Three times and counting= the number of times I've recently seen We Bought A Zoo. 
(my mom and I were so inspired that we actually went to the zoo the day after watching it)


weird that my last blog was about a movie too (can't help it I guess)

Something about the movie gets me every time. I don't know if it's the adorable little girl. I know it's definitely not the animals(still can't stand them), or ScarJo(she bugs me for some reason) It might be the killer dad role that Matt Damon plays. It's probably the one liners about "twenty seconds of courage," and my favorite answer to why they bought the zoo in the first place, "Why not?"

I've had this deep desire  to watch that blasted movie with each and every person who hasn't seen it yet, like it's my personal mission lately. I mean, it made me want to buy a freaking zoo. I hate animals, and buying a zoo seems like a realistic option after each time I see the thing (for a few minutes at least) Surely it's that inspiring for everyone. Maybe that's why I can't stop. Maybe I just like knowing that someone is going to like something I suggest. It's such a good feeling of accomplishment and approval when you're the one who suggests the movie that turns out to be a hit, isn't it? The more people involved the better (unless you're the one that suggests the really crappy movie- been there done that, i.e: Be Kind Rewind with Jack Black… it sucked.)

Bottom line, I've got to buy a zoo. Not the actual animal kind, but figuratively speaking. I'm trying to figure out what my zoo is, especially after coming home from Thailand.


yes please to our team

Atlanta,Nashville, Indianapolis, Chicago, and Evansville= cities I've been in the last two weeks, thank you public transport. Being home this time around has been interesting- so awesome, very bittersweet, lots of fun(and food), and a little confusing. There's really no formula for re-entry back into home. I'm thankful, but a little pity-party-ish. I'm glad, but I'm sad. I'm comfortable, but uncomfortable with it. I miss my team, but I missed my family.


my sister and I in Chicago

My favorite question upon returning is always the unavoidable, "What's next?" Because I have no answer, or slightest clue, I'm tempted to steal from the zoo movie line and just retort, "Why not?"- fully knowing that that doesn't really work there, but since I have no idea, I might as well deflect the question and segue into, "Have you seen We Bought a Zoo yet?"

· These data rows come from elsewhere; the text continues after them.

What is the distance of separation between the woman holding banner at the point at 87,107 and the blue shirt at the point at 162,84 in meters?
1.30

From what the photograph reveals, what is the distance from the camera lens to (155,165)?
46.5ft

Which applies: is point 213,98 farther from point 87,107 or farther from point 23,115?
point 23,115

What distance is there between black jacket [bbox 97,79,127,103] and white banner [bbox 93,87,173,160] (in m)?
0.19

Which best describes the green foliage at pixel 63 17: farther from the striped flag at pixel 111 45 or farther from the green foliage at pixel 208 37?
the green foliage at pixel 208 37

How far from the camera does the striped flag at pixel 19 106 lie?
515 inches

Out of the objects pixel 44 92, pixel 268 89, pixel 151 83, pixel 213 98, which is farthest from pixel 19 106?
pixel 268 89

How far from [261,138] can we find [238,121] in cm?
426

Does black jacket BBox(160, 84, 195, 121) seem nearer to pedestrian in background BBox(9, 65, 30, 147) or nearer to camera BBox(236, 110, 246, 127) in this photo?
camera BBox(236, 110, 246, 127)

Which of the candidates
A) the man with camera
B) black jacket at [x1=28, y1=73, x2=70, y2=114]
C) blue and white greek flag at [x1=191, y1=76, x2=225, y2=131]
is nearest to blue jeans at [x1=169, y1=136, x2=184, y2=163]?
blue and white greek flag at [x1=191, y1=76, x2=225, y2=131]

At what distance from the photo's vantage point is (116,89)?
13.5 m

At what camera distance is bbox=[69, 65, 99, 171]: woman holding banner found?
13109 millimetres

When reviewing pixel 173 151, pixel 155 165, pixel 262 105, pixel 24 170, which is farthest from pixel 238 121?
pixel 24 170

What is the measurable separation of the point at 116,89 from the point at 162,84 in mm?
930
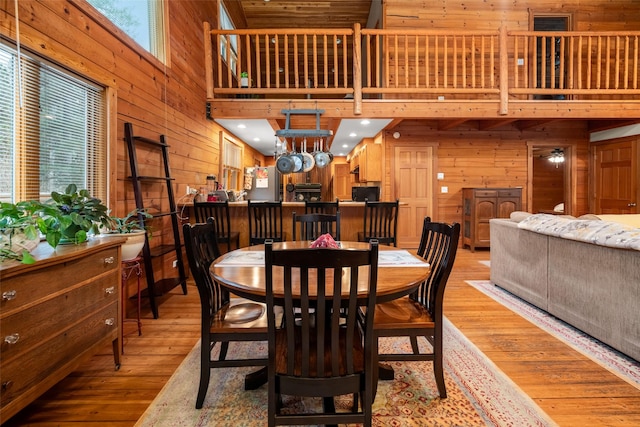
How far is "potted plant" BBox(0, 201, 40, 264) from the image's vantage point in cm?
134

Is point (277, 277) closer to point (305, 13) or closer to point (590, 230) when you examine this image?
point (590, 230)

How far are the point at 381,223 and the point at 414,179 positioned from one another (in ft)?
8.92

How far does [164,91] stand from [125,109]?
0.80 m

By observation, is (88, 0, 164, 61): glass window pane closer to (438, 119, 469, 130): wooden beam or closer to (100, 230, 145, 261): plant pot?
(100, 230, 145, 261): plant pot

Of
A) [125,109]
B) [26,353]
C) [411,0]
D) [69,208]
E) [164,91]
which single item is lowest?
[26,353]

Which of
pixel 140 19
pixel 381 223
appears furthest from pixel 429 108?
pixel 140 19

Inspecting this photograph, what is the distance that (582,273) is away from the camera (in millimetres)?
2324

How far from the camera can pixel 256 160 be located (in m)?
8.55

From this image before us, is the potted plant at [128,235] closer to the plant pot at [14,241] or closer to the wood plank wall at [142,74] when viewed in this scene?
the wood plank wall at [142,74]

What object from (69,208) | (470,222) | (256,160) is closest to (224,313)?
(69,208)

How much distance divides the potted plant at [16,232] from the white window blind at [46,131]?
0.50m

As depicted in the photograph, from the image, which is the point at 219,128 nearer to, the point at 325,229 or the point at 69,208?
the point at 325,229

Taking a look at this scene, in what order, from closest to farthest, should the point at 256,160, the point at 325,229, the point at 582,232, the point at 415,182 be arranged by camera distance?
the point at 582,232 < the point at 325,229 < the point at 415,182 < the point at 256,160

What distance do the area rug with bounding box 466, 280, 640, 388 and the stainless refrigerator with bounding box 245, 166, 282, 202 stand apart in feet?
12.8
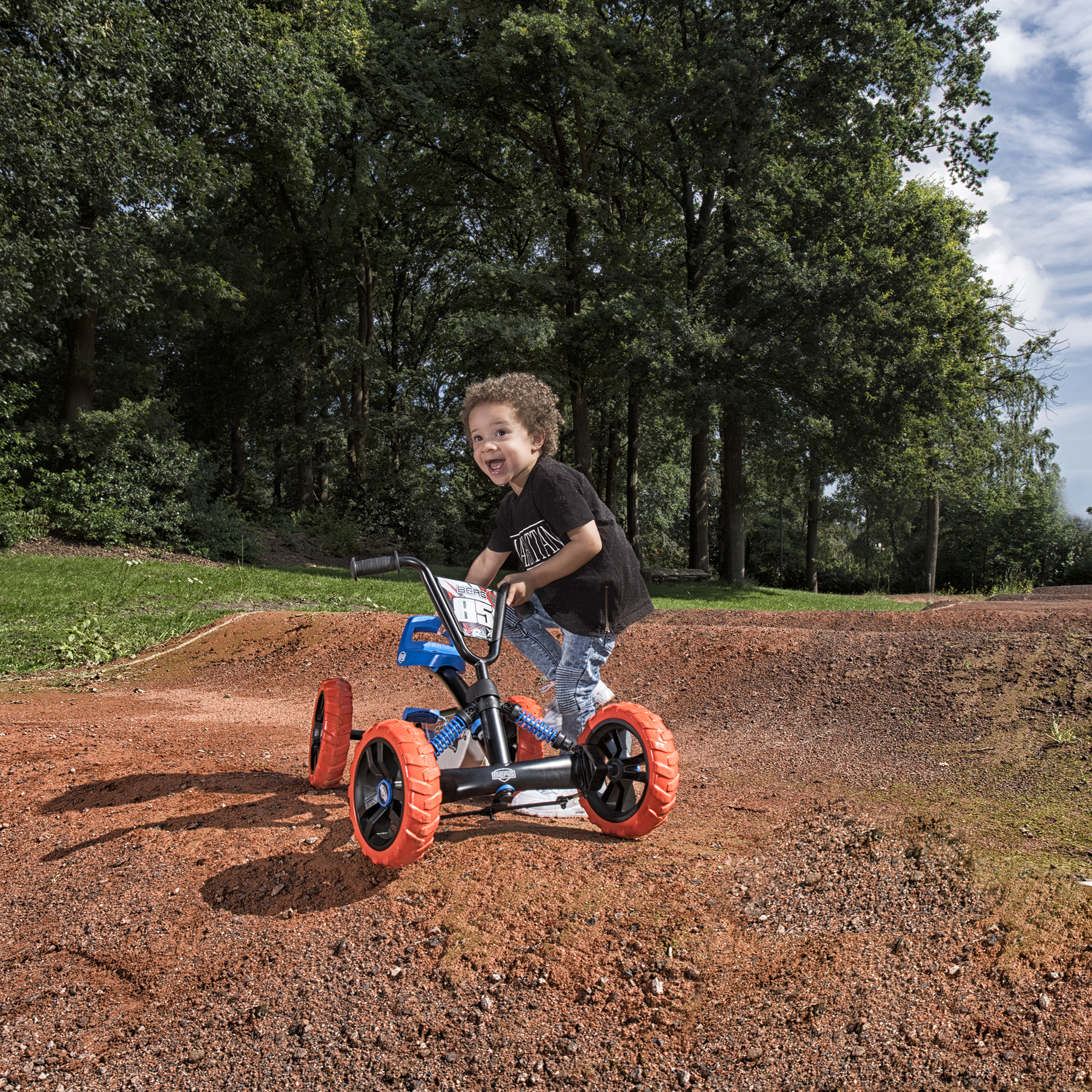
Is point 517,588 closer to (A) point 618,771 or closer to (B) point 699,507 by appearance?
(A) point 618,771

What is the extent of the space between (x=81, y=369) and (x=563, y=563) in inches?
775

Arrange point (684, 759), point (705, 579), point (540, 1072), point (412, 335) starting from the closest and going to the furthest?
point (540, 1072)
point (684, 759)
point (705, 579)
point (412, 335)

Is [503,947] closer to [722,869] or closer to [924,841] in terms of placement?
[722,869]

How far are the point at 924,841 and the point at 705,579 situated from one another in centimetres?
1741

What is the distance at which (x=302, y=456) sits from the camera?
27.2m

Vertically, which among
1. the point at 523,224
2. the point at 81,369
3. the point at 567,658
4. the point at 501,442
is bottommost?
the point at 567,658

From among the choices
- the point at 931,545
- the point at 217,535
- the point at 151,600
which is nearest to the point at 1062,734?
the point at 151,600

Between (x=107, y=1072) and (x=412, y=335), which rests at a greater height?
(x=412, y=335)

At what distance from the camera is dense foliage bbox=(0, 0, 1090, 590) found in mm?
16094

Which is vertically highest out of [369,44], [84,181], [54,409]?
[369,44]

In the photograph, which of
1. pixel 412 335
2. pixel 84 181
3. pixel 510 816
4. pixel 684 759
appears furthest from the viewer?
pixel 412 335

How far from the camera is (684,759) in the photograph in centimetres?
520

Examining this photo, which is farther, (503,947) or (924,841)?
(924,841)

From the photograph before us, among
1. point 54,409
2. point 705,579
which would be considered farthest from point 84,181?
point 705,579
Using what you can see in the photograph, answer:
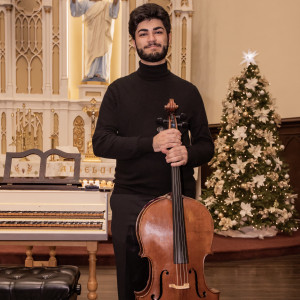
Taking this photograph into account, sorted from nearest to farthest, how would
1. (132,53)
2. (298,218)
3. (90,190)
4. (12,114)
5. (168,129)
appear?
(168,129)
(90,190)
(298,218)
(12,114)
(132,53)

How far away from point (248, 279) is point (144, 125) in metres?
2.80

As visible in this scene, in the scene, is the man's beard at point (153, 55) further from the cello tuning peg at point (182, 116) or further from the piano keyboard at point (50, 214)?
the piano keyboard at point (50, 214)

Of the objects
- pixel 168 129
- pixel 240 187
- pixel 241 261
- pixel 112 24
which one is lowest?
pixel 241 261

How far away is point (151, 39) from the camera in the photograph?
74.5 inches

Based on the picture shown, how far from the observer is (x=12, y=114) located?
748 centimetres

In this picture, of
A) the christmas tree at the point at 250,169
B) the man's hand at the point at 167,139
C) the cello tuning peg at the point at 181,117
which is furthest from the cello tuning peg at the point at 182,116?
the christmas tree at the point at 250,169

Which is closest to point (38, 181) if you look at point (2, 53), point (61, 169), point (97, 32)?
point (61, 169)

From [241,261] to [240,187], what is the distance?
0.99 m

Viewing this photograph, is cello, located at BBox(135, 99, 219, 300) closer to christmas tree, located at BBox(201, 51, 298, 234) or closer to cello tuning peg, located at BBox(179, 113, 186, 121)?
cello tuning peg, located at BBox(179, 113, 186, 121)

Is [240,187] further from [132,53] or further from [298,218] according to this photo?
[132,53]

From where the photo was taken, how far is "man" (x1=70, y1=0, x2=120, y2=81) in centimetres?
774

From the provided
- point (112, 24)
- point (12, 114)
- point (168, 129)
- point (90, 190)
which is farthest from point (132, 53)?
point (168, 129)

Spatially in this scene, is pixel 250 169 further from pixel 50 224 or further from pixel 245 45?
pixel 50 224

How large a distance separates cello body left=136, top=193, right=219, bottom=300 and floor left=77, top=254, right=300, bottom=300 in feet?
6.36
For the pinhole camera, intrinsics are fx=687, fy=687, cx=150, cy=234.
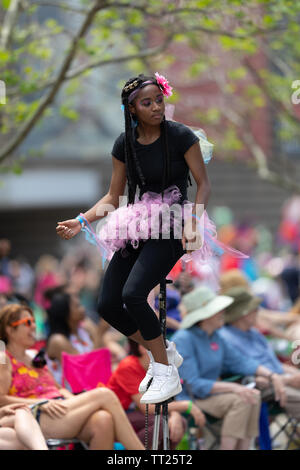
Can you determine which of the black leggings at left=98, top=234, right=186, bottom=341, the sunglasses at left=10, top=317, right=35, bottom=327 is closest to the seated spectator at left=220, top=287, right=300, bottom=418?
the sunglasses at left=10, top=317, right=35, bottom=327

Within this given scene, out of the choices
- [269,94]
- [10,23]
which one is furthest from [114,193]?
[269,94]

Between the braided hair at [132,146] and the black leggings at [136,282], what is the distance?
330 millimetres

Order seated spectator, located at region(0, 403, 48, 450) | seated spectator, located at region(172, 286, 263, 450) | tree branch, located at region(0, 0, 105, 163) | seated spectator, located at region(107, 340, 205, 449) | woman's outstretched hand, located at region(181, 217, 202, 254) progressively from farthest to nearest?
tree branch, located at region(0, 0, 105, 163), seated spectator, located at region(172, 286, 263, 450), seated spectator, located at region(107, 340, 205, 449), seated spectator, located at region(0, 403, 48, 450), woman's outstretched hand, located at region(181, 217, 202, 254)

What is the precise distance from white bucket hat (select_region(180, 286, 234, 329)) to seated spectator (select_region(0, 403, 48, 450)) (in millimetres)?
1629

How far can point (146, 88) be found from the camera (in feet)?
11.9

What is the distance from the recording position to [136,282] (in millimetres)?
3502

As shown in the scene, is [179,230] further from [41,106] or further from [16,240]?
[16,240]

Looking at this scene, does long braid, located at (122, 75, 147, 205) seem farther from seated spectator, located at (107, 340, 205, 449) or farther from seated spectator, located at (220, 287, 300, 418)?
seated spectator, located at (220, 287, 300, 418)

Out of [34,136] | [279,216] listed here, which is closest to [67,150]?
[34,136]

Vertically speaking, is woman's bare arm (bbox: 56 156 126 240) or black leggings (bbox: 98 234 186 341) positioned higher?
woman's bare arm (bbox: 56 156 126 240)

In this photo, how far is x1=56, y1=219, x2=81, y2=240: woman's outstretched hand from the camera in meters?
3.62

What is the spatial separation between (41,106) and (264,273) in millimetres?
8182

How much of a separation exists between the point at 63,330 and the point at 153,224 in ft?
9.49

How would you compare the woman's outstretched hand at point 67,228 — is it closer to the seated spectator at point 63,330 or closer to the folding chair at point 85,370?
the folding chair at point 85,370
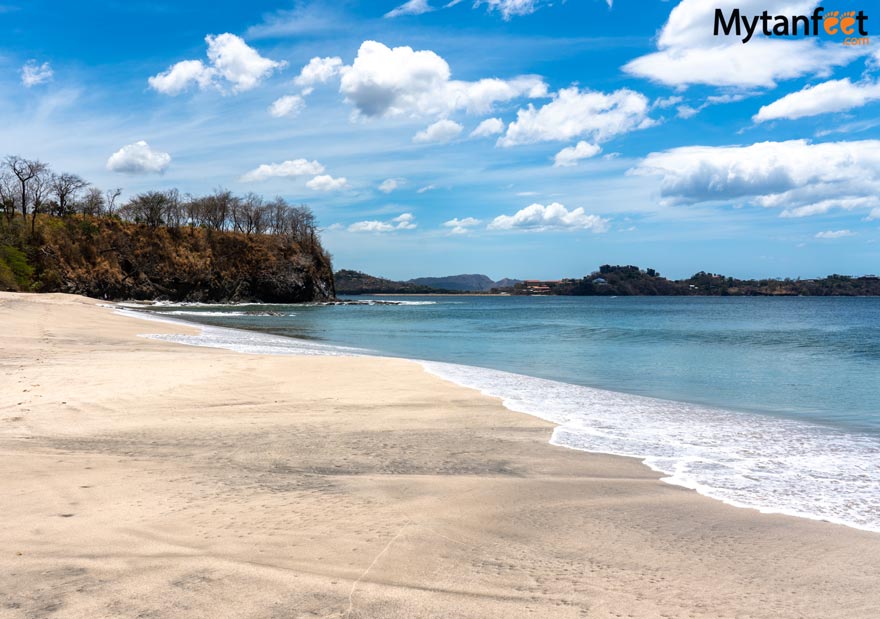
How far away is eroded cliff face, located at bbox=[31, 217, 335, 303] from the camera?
75.8 m

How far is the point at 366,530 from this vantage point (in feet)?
15.0

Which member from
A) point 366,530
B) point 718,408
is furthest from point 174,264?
point 366,530

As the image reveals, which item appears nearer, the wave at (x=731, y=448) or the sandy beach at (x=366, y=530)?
the sandy beach at (x=366, y=530)

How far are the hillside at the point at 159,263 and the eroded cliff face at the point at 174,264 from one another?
0.11 meters

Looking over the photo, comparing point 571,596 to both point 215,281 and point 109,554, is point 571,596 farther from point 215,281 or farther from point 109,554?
point 215,281

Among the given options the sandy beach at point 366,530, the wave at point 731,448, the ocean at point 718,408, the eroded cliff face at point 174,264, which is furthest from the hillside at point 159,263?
the wave at point 731,448

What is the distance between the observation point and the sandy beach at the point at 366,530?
353 cm

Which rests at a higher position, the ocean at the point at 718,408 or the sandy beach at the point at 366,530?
the sandy beach at the point at 366,530

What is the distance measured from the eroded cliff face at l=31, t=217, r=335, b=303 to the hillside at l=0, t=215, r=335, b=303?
0.11 metres

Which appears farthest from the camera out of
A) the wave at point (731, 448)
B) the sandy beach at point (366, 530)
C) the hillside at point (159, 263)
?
the hillside at point (159, 263)

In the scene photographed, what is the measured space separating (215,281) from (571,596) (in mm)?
97925

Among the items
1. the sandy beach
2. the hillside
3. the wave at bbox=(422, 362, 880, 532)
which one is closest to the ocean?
the wave at bbox=(422, 362, 880, 532)

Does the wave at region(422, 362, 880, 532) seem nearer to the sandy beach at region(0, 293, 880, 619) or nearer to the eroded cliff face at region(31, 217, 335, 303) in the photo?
the sandy beach at region(0, 293, 880, 619)

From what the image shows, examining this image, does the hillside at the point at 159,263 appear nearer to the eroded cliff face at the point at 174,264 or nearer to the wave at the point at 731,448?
the eroded cliff face at the point at 174,264
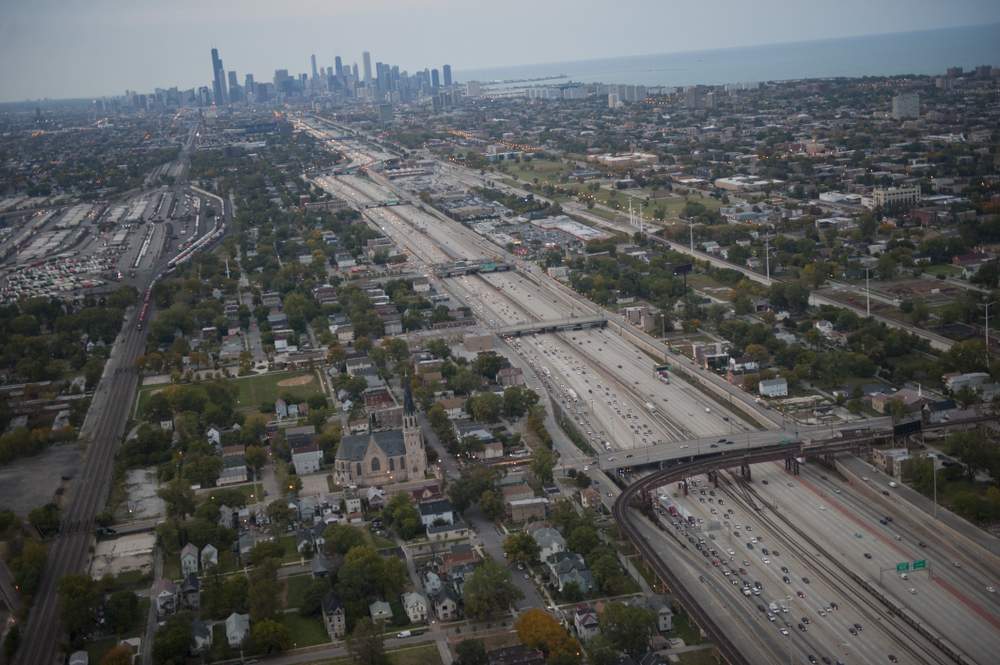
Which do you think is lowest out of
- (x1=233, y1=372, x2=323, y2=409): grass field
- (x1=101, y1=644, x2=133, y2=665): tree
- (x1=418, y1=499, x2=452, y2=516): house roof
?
(x1=101, y1=644, x2=133, y2=665): tree

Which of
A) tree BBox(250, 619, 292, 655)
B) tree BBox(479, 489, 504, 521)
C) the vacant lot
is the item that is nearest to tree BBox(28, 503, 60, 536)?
the vacant lot

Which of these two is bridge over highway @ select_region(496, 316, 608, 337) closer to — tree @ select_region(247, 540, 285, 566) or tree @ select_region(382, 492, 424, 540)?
tree @ select_region(382, 492, 424, 540)

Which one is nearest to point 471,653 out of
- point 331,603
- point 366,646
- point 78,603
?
point 366,646

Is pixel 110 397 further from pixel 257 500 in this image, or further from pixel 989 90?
pixel 989 90

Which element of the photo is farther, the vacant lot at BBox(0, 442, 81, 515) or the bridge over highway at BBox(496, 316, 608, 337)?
A: the bridge over highway at BBox(496, 316, 608, 337)

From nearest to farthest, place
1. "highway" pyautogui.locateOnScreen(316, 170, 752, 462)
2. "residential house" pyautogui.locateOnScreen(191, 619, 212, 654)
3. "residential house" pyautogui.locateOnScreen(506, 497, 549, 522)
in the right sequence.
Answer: "residential house" pyautogui.locateOnScreen(191, 619, 212, 654), "residential house" pyautogui.locateOnScreen(506, 497, 549, 522), "highway" pyautogui.locateOnScreen(316, 170, 752, 462)
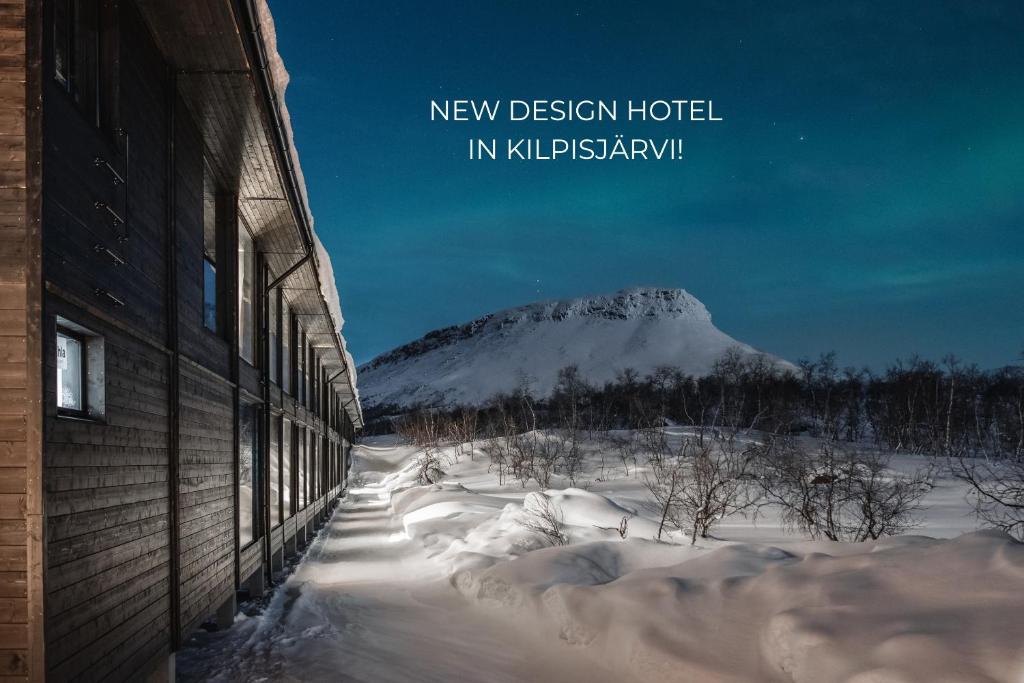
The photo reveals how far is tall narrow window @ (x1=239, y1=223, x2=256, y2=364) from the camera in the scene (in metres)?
10.5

See the movie if you haven't, and here's to discovering my zoo- and yours too. The thing that's worth the risk, the adventure,and the struggle. The thing that takes everything you've got, but at the same time gives everything back that it took… eventually. The thing that takes faith. Until then I'm trusting, at least trying to, that God hasn't brought me this far to leave me(and you) That He has a plan, it's good, and it's gonna be alright.